To do. Give the rows starting at the line containing "What is the distance" and ending at the line containing "1989 centimetres" as a two-column CSV with the header text,answer. Write one CSV line per row, with each field in double quotes and line breaks replaced by spaces.

Provided information.

* * * * * * *

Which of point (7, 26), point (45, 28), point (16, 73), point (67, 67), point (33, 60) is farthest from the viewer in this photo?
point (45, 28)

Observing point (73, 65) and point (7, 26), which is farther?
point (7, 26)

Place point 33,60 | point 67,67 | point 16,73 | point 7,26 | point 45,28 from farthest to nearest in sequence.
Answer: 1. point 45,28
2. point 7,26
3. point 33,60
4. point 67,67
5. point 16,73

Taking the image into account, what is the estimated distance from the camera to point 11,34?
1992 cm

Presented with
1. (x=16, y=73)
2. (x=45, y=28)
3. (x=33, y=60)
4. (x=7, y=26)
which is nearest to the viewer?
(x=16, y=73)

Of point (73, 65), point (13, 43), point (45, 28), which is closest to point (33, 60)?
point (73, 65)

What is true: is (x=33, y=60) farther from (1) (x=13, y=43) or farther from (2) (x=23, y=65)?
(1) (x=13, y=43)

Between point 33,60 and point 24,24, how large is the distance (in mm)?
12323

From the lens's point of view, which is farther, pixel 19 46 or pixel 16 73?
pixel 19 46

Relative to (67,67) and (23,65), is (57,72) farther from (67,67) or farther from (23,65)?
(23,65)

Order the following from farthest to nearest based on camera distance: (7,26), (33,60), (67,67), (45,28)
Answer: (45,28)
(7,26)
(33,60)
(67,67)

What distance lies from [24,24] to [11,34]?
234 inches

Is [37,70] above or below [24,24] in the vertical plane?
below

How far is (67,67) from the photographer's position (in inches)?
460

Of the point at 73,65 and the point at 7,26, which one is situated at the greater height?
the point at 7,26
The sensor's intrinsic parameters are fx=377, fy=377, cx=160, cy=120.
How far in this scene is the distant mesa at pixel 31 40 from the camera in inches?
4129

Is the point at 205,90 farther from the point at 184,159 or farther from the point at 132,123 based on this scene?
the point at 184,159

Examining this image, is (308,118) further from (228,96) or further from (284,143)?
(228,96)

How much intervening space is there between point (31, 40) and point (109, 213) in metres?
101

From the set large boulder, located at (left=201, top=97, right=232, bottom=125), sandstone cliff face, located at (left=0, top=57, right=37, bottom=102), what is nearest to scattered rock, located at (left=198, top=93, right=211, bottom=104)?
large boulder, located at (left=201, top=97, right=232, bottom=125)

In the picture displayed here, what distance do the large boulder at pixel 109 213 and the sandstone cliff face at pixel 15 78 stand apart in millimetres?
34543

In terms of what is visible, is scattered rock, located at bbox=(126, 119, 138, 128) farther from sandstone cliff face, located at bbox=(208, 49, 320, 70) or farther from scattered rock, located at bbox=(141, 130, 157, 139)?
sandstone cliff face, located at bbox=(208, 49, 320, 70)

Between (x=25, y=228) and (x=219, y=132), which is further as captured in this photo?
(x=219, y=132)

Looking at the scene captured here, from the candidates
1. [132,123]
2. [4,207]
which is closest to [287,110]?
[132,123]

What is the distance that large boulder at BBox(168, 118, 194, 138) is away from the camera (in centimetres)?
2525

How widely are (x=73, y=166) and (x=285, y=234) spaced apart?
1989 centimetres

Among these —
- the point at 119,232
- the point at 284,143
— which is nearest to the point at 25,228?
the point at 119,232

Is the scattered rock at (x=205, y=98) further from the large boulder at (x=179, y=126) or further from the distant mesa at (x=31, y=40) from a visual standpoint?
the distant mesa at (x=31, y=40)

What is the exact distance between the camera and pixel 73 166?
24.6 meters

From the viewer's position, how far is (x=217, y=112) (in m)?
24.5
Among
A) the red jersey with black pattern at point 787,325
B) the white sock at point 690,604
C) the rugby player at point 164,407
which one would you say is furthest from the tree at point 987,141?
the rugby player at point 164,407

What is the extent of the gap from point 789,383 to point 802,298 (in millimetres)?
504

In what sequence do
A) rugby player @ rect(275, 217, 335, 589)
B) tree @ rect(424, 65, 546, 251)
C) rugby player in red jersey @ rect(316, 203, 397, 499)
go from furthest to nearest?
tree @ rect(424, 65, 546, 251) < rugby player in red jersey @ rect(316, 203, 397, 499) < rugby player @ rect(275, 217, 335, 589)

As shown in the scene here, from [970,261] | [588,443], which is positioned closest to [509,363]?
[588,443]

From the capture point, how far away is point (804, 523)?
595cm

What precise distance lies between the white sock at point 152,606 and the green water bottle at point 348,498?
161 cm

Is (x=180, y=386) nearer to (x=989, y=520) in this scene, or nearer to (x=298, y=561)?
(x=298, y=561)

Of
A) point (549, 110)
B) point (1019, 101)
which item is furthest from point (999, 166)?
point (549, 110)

* * * * * * *

Expected output.
text,answer
"What is the distance that large boulder at BBox(168, 118, 194, 138) is away from the camera (in centimetres)?","2525"
"How widely are (x=73, y=166) and (x=285, y=234) spaced apart?","1989 centimetres"